By the early eighteenth century, the Ottoman Empire was in decline. The weak rulers of the empire left the way open for power struggles among officials, religious experts, and Janissary commanders. Provincial administrators and landholders conspired to drain revenue from the central treasury. The general economy suffered from competition with the West as imported goods ruined local industry. European rivals took advantage of Ottoman weakness. The Austrians pushed the Ottomans from Hungary and the northern Balkans. Russia expanded into the Caucasus and Crimea.

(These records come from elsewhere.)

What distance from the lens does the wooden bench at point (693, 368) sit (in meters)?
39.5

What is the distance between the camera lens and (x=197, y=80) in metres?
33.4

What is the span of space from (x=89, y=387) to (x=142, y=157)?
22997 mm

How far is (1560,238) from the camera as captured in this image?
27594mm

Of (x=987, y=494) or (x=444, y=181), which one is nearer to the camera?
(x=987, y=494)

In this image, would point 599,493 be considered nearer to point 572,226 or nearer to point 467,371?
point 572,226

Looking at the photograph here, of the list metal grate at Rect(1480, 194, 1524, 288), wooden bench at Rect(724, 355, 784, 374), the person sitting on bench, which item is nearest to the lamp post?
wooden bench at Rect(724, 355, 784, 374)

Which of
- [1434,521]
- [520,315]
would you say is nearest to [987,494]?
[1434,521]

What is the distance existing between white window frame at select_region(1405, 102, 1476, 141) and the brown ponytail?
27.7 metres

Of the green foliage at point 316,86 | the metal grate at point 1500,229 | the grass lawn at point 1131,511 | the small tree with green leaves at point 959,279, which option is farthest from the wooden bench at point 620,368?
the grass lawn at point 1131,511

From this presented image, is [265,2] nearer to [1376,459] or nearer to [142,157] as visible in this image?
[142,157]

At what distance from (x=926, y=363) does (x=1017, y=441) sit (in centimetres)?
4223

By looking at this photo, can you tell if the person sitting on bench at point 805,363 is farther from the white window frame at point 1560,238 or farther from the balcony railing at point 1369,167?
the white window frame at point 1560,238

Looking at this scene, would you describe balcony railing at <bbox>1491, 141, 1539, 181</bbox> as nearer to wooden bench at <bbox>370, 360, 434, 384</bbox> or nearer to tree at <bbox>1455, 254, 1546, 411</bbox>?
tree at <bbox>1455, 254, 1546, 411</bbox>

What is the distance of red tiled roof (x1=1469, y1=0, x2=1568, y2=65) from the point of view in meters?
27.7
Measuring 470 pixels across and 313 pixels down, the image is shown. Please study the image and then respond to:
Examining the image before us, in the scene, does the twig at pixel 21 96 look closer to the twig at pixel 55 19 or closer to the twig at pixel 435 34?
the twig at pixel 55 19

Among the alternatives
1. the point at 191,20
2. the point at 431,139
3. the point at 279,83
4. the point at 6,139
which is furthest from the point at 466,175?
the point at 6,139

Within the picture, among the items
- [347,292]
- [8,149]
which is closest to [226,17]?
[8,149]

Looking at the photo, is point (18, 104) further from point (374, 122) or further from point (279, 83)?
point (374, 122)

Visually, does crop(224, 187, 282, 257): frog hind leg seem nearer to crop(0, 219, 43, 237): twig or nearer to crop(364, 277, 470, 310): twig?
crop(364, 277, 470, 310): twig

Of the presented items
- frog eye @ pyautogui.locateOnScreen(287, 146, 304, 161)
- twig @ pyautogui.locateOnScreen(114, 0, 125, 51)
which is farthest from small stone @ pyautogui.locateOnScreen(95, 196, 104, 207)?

The subject Christian peoples of the Balkans challenged their rulers: the Greeks won independence 1830, and Serbia won independence in 1867.
European military assaults and diseases destroyed existing civilizations. African and Asian civilizations were able to withstand the early European arrival, but the latter’s continuing development by the end of the eighteenth century made them dominant. The subordinate civilizations reacted differently. Some retreated into an idealized past; others absorbed ideas from their rulers. The various efforts at resistance did not all succeed. Some civilizations survived; others collapsed.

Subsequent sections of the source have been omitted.